◆ **Work item**:
Set down every entry again, exactly as it appears.

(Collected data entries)

== Segment start ==

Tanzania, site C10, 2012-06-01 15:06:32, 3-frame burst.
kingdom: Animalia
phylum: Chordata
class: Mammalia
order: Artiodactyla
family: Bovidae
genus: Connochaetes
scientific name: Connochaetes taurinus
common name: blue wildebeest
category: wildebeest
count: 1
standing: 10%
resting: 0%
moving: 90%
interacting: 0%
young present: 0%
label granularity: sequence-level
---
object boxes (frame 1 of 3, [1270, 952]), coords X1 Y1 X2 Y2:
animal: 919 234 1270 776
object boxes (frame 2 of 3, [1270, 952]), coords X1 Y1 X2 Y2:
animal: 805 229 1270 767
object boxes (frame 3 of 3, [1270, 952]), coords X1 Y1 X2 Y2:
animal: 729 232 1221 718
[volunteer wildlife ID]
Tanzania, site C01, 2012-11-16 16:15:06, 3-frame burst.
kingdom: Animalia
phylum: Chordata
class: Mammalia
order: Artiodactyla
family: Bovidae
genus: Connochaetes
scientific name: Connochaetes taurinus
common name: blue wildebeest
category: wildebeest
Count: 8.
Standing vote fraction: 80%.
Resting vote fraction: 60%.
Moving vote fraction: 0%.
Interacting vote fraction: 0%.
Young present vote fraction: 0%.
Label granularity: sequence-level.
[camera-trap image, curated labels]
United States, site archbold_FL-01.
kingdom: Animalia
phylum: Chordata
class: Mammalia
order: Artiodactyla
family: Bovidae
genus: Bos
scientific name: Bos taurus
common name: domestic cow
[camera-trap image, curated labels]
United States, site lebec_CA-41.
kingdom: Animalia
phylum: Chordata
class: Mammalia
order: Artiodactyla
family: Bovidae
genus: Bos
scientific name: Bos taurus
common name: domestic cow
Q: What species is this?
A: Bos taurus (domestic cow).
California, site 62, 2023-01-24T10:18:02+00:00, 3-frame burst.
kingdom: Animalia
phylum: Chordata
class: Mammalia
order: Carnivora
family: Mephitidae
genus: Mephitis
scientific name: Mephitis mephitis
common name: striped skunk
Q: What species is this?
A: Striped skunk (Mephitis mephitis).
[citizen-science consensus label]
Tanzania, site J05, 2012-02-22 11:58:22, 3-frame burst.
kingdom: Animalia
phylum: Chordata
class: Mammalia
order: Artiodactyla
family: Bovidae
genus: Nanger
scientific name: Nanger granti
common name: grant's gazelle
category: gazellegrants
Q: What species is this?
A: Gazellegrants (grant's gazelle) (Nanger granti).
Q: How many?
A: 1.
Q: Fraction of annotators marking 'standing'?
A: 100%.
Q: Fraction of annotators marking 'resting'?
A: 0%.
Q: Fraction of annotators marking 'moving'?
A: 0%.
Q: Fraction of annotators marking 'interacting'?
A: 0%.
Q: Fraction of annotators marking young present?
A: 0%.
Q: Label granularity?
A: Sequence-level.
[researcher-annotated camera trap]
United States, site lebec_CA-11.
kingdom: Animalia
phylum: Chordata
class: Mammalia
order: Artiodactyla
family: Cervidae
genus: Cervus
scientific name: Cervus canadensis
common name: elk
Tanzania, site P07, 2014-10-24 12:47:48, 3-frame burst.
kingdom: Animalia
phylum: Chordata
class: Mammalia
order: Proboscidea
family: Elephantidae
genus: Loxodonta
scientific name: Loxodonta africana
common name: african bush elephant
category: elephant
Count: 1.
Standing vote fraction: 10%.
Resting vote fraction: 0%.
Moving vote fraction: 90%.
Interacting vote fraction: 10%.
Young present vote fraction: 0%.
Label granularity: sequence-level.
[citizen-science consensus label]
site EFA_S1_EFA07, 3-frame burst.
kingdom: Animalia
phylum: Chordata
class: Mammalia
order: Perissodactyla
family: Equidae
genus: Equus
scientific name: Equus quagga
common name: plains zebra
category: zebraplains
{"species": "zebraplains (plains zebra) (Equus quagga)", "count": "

== Segment end ==

◆ **Written answer**:
Tanzania, site C10, 2012-06-01 15:06:32, 3-frame burst.
kingdom: Animalia
phylum: Chordata
class: Mammalia
order: Artiodactyla
family: Bovidae
genus: Connochaetes
scientific name: Connochaetes taurinus
common name: blue wildebeest
category: wildebeest
count: 1
standing: 10%
resting: 0%
moving: 90%
interacting: 0%
young present: 0%
label granularity: sequence-level
---
object boxes (frame 1 of 3, [1270, 952]), coords X1 Y1 X2 Y2:
animal: 919 234 1270 776
object boxes (frame 2 of 3, [1270, 952]), coords X1 Y1 X2 Y2:
animal: 805 229 1270 767
object boxes (frame 3 of 3, [1270, 952]), coords X1 Y1 X2 Y2:
animal: 729 232 1221 718
[volunteer wildlife ID]
Tanzania, site C01, 2012-11-16 16:15:06, 3-frame burst.
kingdom: Animalia
phylum: Chordata
class: Mammalia
order: Artiodactyla
family: Bovidae
genus: Connochaetes
scientific name: Connochaetes taurinus
common name: blue wildebeest
category: wildebeest
Count: 8.
Standing vote fraction: 80%.
Resting vote fraction: 60%.
Moving vote fraction: 0%.
Interacting vote fraction: 0%.
Young present vote fraction: 0%.
Label granularity: sequence-level.
[camera-trap image, curated labels]
United States, site archbold_FL-01.
kingdom: Animalia
phylum: Chordata
class: Mammalia
order: Artiodactyla
family: Bovidae
genus: Bos
scientific name: Bos taurus
common name: domestic cow
[camera-trap image, curated labels]
United States, site lebec_CA-41.
kingdom: Animalia
phylum: Chordata
class: Mammalia
order: Artiodactyla
family: Bovidae
genus: Bos
scientific name: Bos taurus
common name: domestic cow
Q: What species is this?
A: Bos taurus (domestic cow).
California, site 62, 2023-01-24T10:18:02+00:00, 3-frame burst.
kingdom: Animalia
phylum: Chordata
class: Mammalia
order: Carnivora
family: Mephitidae
genus: Mephitis
scientific name: Mephitis mephitis
common name: striped skunk
Q: What species is this?
A: Striped skunk (Mephitis mephitis).
[citizen-science consensus label]
Tanzania, site J05, 2012-02-22 11:58:22, 3-frame burst.
kingdom: Animalia
phylum: Chordata
class: Mammalia
order: Artiodactyla
family: Bovidae
genus: Nanger
scientific name: Nanger granti
common name: grant's gazelle
category: gazellegrants
Q: What species is this?
A: Gazellegrants (grant's gazelle) (Nanger granti).
Q: How many?
A: 1.
Q: Fraction of annotators marking 'standing'?
A: 100%.
Q: Fraction of annotators marking 'resting'?
A: 0%.
Q: Fraction of annotators marking 'moving'?
A: 0%.
Q: Fraction of annotators marking 'interacting'?
A: 0%.
Q: Fraction of annotators marking young present?
A: 0%.
Q: Label granularity?
A: Sequence-level.
[researcher-annotated camera trap]
United States, site lebec_CA-11.
kingdom: Animalia
phylum: Chordata
class: Mammalia
order: Artiodactyla
family: Cervidae
genus: Cervus
scientific name: Cervus canadensis
common name: elk
Tanzania, site P07, 2014-10-24 12:47:48, 3-frame burst.
kingdom: Animalia
phylum: Chordata
class: Mammalia
order: Proboscidea
family: Elephantidae
genus: Loxodonta
scientific name: Loxodonta africana
common name: african bush elephant
category: elephant
Count: 1.
Standing vote fraction: 10%.
Resting vote fraction: 0%.
Moving vote fraction: 90%.
Interacting vote fraction: 10%.
Young present vote fraction: 0%.
Label granularity: sequence-level.
[citizen-science consensus label]
site EFA_S1_EFA07, 3-frame burst.
kingdom: Animalia
phylum: Chordata
class: Mammalia
order: Perissodactyla
family: Equidae
genus: Equus
scientific name: Equus quagga
common name: plains zebra
category: zebraplains
{"species": "zebraplains (plains zebra) (Equus quagga)", "count": "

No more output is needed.